- Compito 1: Indica se le affermazioni (a), (b) e (c) concordano con il brano sull'uso dell'ingiuria nella Chiesa, rispondendo sì o no e citando le parole decisive del brano. (a) Il brano sostiene che tracce dell'invettiva si trovano già nel Vangelo. (b) Il brano afferma che la retorica può rimpiazzare la teologia. (c) Il brano definisce la censura dottrinale un'espressione tecnica.

- Brano da leggere:
——————————

Francesco eretico?

di Don Jean-Michel Gleize, sacerdote della Fraternità San Pio X, 
professore di ecclesiologia al Seminario Internazionale San Pio X di Écône



Pubblicato su Courrier de Rome n° 595, gennaio 2017
Da noi ripreso dal sito francese della Fraternità La Porte Latine





1. Trattare il proprio avversario da “eretico” poteva essere accettabile in un certo contesto ecclesiale ormai superato. Più precisamente, gli uomini di Chiesa, fossero o no teologi, hanno conosciuto anch’essi il loro repertorio di ingiurie. L’invettiva è di tutti tempi e di tutte le professioni. Se ne trovano buone tracce già nel Vangelo, fin sulla bocca del Verbo Incarnato. Se ne può rimpiangere la rarefazione, a partire dall’ultimo concilio, e deplorare il tono confortevole e mielato che regna ormai nei dialoghi interconfessionali.
L’uso dell’ingiuria dovrebbe rimanere legittima, ma a condizione che non se ne fraintenda la portata, che sarà sempre limitata. Molto spesso, essa perde infatti il suo valore originario e rappresenta solo l’estrema risorsa di coloro che non hanno più argomenti e vogliono solo evitare di perdere la faccia. E non parliamo della demonizzazione, che è una forma di manipolazione in grande scala. In breve, saremmo in piena retorica e, se si vuole, al di fuori del terreno propriamente teologico. La retorica può eventualmente servire di sostegno alla teologia, ed è proprio su questo che si fonda la sua legittimità, ma non può rimpiazzarla e ancor meno mascherarne la vacuità.

2. Cosa diversa è la censura dottrinale: questa è un’espressione tecnica e fa parte di quelle a cui ricorrono gli specialisti per dare una valutazione per quanto possibile precisa.

——————————

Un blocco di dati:
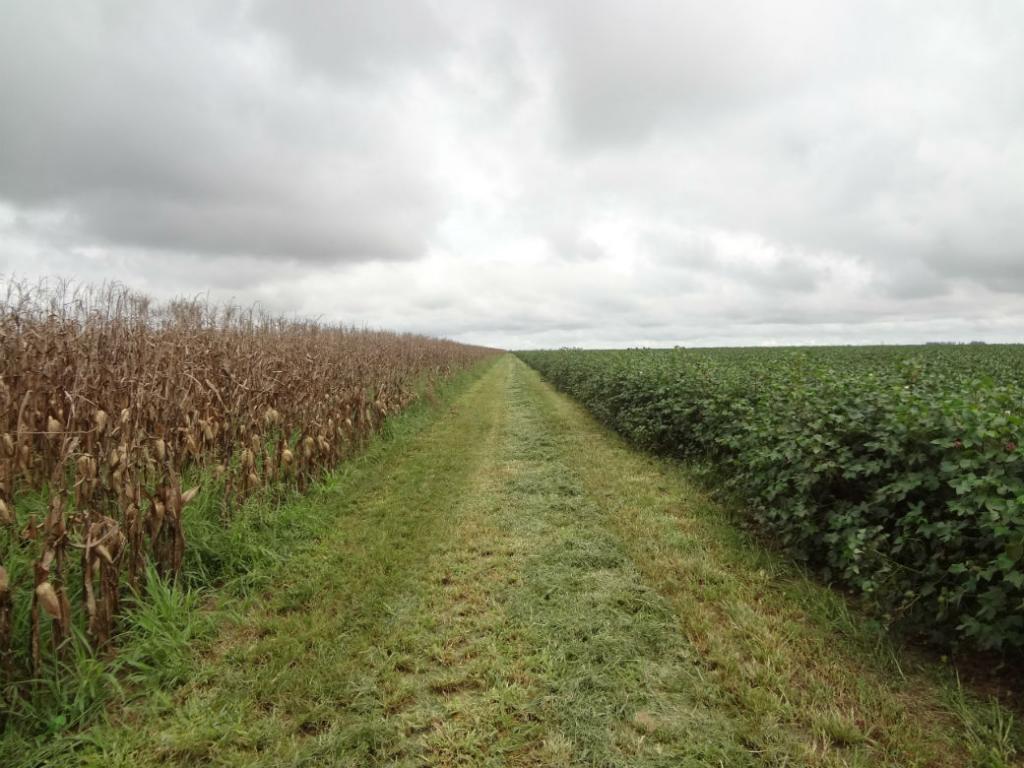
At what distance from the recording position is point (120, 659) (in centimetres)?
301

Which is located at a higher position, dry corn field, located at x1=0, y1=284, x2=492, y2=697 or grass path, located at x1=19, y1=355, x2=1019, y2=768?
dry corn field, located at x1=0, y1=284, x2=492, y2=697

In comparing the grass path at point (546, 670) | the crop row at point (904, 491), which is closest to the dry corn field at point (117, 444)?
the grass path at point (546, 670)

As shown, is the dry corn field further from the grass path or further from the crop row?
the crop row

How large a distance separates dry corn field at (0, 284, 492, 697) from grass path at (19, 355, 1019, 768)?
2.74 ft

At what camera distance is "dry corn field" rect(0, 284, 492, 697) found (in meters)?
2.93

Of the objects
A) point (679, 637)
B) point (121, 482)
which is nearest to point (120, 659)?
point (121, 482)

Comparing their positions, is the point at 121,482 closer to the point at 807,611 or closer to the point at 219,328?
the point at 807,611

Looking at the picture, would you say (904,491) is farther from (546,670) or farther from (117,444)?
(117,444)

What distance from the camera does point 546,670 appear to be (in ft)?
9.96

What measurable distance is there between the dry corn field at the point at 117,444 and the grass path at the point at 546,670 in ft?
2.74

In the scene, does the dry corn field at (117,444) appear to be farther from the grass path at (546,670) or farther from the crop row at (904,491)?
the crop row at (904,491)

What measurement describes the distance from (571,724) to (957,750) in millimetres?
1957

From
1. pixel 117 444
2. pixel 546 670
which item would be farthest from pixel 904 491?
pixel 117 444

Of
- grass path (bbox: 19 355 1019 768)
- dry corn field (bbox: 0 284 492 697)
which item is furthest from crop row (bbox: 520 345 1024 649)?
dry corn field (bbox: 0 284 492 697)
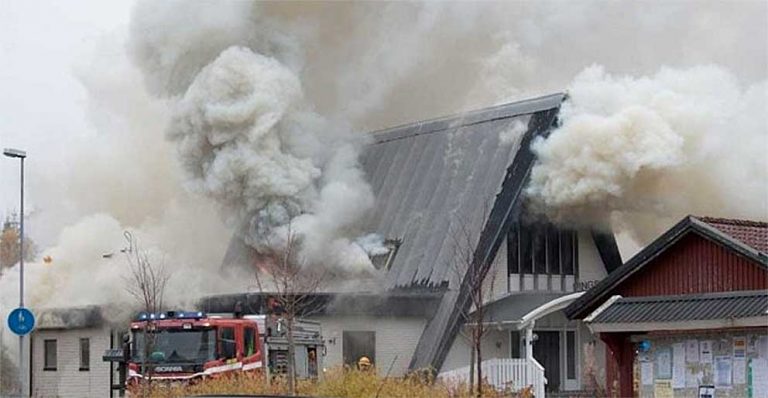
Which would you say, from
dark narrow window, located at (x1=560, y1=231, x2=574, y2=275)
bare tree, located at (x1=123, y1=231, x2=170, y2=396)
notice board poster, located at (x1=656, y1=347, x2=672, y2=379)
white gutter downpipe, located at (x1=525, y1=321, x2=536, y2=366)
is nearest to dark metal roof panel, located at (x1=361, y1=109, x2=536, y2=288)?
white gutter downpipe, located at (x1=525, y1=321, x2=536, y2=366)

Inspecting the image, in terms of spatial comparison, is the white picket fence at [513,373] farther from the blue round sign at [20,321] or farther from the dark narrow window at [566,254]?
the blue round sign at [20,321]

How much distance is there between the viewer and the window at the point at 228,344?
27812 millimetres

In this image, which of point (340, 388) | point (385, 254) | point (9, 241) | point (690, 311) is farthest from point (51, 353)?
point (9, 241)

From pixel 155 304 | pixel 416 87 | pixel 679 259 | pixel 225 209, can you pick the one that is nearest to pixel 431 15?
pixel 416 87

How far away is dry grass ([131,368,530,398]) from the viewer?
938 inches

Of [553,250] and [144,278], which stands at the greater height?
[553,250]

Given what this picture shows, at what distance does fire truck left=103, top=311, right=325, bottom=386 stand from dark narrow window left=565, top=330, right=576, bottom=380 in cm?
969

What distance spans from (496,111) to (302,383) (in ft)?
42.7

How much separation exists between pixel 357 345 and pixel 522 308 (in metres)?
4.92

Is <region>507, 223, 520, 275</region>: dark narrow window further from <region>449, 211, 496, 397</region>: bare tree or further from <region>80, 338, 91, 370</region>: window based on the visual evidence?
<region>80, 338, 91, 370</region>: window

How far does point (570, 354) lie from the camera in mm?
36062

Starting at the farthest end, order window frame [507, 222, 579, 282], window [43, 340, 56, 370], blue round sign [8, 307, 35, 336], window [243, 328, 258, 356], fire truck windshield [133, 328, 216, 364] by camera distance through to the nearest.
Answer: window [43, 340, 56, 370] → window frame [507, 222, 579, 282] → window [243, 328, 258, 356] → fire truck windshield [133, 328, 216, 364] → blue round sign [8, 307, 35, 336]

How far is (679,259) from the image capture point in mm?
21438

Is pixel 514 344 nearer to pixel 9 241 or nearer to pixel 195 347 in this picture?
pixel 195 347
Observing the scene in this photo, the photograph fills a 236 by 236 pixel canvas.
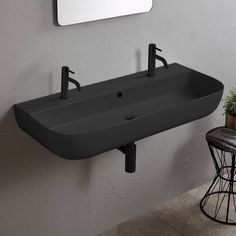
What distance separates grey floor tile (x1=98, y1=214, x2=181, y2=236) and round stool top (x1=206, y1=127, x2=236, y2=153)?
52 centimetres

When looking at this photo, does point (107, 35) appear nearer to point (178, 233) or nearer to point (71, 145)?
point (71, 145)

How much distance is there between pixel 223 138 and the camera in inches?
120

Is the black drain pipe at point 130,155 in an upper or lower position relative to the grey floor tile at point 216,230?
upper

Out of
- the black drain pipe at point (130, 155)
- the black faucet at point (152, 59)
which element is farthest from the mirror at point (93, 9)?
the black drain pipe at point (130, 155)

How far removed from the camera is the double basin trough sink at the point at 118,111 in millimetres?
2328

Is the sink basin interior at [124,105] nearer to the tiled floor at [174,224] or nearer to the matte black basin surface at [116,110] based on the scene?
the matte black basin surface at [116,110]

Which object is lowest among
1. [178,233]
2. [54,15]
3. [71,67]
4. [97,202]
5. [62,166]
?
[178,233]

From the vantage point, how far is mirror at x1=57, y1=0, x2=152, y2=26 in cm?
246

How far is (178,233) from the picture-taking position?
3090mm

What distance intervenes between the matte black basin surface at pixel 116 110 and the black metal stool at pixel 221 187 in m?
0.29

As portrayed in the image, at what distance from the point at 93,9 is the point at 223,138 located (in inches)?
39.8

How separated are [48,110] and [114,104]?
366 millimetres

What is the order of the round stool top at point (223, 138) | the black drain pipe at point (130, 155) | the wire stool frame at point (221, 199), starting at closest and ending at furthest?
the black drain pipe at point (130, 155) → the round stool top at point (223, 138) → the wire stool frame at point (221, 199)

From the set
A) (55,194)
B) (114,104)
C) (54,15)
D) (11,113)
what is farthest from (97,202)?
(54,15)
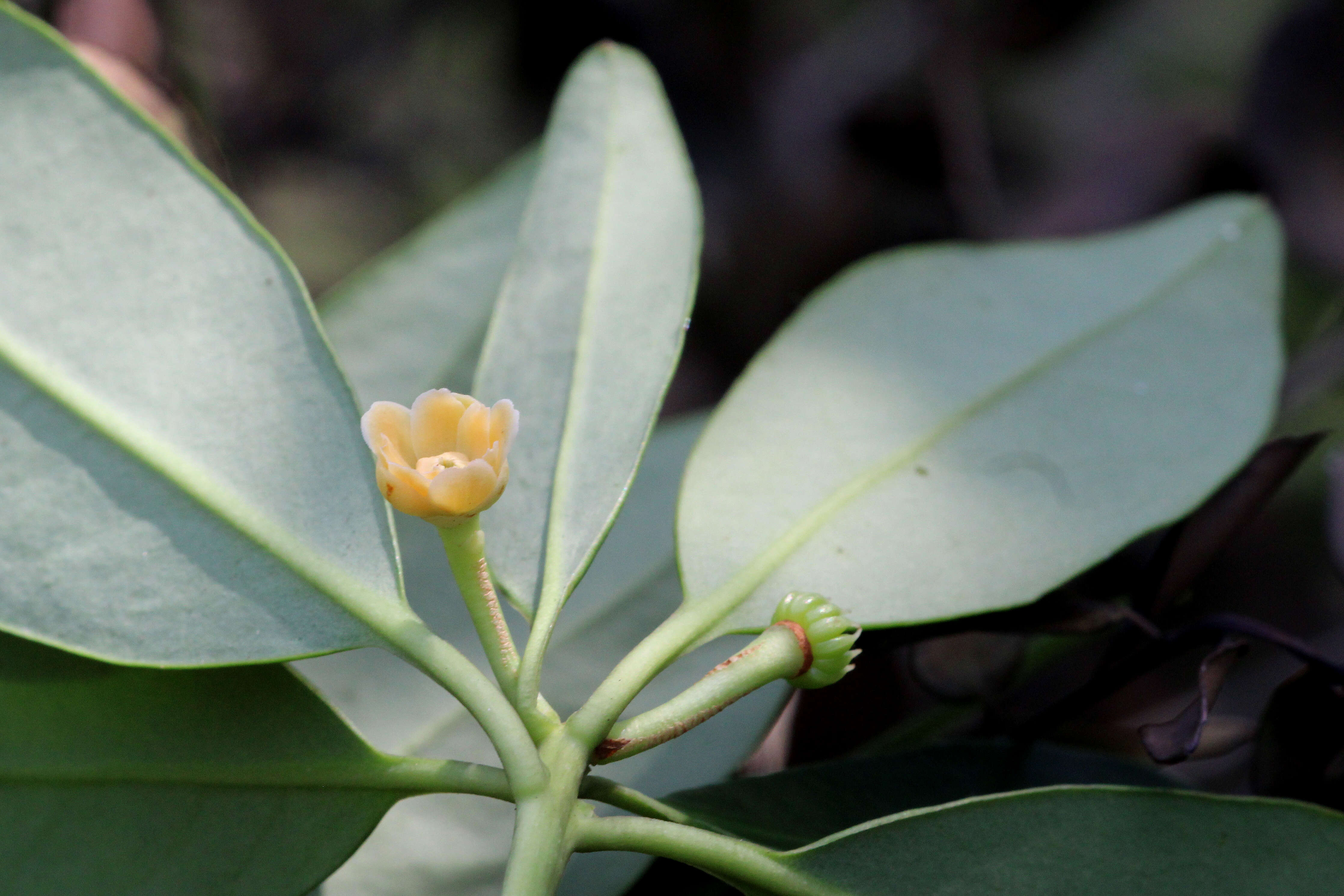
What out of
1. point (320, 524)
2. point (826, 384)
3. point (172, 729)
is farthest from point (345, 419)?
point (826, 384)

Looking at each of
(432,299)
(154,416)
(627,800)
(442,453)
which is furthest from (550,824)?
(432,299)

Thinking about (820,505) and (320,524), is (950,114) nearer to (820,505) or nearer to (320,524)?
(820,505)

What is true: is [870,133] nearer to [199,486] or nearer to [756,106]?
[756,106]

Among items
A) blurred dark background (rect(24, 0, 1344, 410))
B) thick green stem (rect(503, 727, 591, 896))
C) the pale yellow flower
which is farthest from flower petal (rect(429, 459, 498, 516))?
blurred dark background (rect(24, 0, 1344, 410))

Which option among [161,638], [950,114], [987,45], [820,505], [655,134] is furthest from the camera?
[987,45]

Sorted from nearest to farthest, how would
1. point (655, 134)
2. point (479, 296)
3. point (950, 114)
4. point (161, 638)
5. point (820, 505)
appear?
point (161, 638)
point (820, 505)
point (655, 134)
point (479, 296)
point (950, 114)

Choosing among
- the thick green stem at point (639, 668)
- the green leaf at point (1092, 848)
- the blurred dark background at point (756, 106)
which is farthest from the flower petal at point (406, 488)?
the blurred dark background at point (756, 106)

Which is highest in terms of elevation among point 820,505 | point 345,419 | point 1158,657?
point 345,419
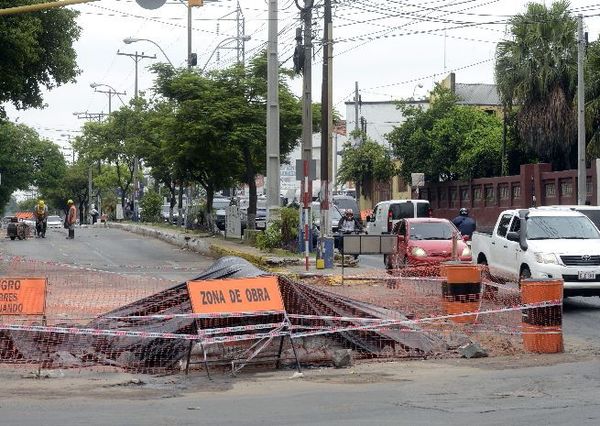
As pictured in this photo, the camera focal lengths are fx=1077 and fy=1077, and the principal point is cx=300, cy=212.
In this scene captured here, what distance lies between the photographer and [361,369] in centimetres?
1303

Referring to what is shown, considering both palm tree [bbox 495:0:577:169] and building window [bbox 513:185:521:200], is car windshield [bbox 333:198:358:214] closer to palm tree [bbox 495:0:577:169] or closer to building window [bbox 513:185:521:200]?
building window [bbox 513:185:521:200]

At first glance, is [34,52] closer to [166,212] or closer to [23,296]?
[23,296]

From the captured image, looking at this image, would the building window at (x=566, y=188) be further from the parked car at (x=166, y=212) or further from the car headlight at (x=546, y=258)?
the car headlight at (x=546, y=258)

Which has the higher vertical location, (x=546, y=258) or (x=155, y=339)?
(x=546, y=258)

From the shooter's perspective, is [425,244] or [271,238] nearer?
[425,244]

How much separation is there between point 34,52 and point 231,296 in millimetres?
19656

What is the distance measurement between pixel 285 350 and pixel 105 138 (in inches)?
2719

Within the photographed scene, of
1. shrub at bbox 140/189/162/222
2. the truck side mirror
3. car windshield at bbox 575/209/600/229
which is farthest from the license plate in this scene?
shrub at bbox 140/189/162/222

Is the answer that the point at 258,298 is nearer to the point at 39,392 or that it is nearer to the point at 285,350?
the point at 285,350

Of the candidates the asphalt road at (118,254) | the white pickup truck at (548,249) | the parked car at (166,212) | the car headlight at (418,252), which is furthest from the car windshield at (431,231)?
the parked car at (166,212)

——————————

- Compito 2: Riporta ogni riga che contiene la parola "centimetres".

- Risposta 1:
(a) Sì: «Se ne trovano buone tracce già nel Vangelo, fin sulla bocca del Verbo Incarnato.»
(b) No: «ma non può rimpiazzarla e ancor meno mascherarne la vacuità.»
(c) Sì: «questa è un’espressione tecnica»

- Risposta 2:
At what distance from the recording position is point (120, 659) (in centimetres)?
52 centimetres
In this scene captured here, what distance lies between the photographer and [361,369] in centimetres?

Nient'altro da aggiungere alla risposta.